One-year Treasury-indexed ARM loans averaged 2.6 percent with an average 0.5 point, up from 2.57 percent last week but down from 2.76 percent a year ago. Rates on one-year ARM loans hit a low in records dating to 2005 of 2.52 percent during the week ending Dec. 20.
A separate survey by the Mortgage Bankers Association showed demand for purchase loans was up a seasonally adjusted 10 percent during the week ending Jan. 4 compared to the week before, but down 8 percent from the same week a year ago.
To keep mortgage rates low, the Federal Reserve is buying $40 billion in mortgage-backed securities (MBS) issued by Fannie Mae and Freddie Mac each month. The Fed has said the open-ended program, which also includes $45 billion in monthly purchases of long-term Treasurys, will continue as long as the outlook for the labor market does not “improve substantially.”

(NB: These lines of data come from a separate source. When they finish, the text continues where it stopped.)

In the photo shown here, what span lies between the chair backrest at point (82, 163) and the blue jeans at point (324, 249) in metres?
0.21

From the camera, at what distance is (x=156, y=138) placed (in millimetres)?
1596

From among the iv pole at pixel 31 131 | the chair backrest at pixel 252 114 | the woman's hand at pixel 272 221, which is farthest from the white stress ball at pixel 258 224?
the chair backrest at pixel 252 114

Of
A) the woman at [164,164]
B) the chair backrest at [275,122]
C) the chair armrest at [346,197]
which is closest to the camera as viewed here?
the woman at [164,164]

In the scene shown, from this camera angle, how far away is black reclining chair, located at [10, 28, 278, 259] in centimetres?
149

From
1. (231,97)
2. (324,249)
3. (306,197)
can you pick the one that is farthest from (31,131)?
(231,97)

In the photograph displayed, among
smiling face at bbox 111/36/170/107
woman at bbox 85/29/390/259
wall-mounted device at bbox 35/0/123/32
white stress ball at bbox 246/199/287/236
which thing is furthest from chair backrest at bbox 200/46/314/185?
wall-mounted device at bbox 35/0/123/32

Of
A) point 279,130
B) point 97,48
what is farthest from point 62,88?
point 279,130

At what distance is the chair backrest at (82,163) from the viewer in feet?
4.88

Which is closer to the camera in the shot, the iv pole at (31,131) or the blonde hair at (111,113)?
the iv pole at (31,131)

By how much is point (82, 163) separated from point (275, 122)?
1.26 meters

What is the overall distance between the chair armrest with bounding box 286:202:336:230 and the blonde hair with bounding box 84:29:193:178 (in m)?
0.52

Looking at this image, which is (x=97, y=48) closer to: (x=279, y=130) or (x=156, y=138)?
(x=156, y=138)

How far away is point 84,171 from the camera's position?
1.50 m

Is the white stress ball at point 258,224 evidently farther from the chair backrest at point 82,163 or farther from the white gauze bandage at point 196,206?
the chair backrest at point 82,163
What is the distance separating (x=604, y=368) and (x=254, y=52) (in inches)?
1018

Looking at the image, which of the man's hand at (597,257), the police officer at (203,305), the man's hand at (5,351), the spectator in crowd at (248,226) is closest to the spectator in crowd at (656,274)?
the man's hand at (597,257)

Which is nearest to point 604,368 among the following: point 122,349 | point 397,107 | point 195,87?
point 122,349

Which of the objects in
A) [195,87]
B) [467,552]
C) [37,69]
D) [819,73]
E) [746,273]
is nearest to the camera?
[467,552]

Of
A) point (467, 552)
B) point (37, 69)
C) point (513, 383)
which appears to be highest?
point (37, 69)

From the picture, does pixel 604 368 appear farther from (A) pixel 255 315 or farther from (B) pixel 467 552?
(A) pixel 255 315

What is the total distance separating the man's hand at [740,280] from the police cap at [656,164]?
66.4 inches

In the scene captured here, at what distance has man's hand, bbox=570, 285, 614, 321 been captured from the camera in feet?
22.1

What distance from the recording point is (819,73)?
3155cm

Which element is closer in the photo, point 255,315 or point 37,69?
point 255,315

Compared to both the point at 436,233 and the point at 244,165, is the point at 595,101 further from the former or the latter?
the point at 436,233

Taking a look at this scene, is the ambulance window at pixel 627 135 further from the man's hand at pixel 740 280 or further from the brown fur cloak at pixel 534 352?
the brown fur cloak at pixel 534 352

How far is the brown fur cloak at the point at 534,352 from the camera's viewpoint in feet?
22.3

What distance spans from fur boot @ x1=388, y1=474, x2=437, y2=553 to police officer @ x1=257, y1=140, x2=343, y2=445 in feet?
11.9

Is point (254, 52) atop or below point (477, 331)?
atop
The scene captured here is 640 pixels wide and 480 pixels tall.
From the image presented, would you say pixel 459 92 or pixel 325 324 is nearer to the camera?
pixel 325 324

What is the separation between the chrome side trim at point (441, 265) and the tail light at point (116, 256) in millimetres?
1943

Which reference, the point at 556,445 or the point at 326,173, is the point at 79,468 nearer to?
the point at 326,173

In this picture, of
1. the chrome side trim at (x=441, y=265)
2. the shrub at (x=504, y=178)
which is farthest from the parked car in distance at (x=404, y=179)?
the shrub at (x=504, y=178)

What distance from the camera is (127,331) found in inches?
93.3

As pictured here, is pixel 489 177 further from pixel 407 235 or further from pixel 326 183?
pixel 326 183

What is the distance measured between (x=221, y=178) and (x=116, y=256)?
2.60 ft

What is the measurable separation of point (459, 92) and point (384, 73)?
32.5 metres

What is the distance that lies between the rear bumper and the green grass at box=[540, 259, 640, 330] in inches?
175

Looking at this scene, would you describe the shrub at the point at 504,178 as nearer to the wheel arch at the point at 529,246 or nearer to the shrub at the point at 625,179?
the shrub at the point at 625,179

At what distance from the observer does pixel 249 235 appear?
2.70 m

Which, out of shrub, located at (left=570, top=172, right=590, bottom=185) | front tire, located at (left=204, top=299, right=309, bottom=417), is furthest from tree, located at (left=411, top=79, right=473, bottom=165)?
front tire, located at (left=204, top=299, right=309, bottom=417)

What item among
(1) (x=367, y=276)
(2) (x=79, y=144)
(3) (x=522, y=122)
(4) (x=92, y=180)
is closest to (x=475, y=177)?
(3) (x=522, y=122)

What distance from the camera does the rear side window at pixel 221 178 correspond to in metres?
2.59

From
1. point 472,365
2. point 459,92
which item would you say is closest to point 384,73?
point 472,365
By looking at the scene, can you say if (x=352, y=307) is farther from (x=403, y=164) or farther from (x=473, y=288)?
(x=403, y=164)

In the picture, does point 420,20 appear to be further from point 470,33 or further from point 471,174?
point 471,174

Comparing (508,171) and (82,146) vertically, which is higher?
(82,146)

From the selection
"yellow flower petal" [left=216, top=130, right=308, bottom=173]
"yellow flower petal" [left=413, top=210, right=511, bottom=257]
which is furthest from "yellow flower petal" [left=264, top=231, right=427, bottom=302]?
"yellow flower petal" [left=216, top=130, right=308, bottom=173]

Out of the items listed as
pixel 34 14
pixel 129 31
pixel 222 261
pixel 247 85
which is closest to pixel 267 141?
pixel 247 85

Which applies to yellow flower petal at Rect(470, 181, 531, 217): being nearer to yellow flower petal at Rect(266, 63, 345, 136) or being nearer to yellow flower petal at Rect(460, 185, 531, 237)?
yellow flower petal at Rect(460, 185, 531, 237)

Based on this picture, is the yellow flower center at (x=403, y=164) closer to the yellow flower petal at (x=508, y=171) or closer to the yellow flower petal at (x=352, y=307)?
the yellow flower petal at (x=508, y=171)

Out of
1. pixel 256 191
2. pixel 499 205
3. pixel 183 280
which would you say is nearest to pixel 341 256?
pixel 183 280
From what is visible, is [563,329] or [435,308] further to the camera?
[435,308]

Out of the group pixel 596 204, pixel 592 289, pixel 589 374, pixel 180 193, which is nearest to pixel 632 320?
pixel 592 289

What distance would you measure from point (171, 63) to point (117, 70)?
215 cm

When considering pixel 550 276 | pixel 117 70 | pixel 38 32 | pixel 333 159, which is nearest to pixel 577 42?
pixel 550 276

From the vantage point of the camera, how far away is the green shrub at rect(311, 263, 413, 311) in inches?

The Fed intends to keep short-term interest rates at or near zero percent for as long as unemployment is above 6.5 percent and its projections show inflation remaining in check.
But the Fed hasn’t defined how much the labor market would have to improve before it dialed back or halted its purchases of MBS and Treasurys — purchases that are aimed at keeping long-term interest rates low.
Inflation “hawks” who worry that the Fed’s efforts to stimulate economic growth will lead to runaway inflation argue that policymakers should scale back such “quantitative easing” sooner than later.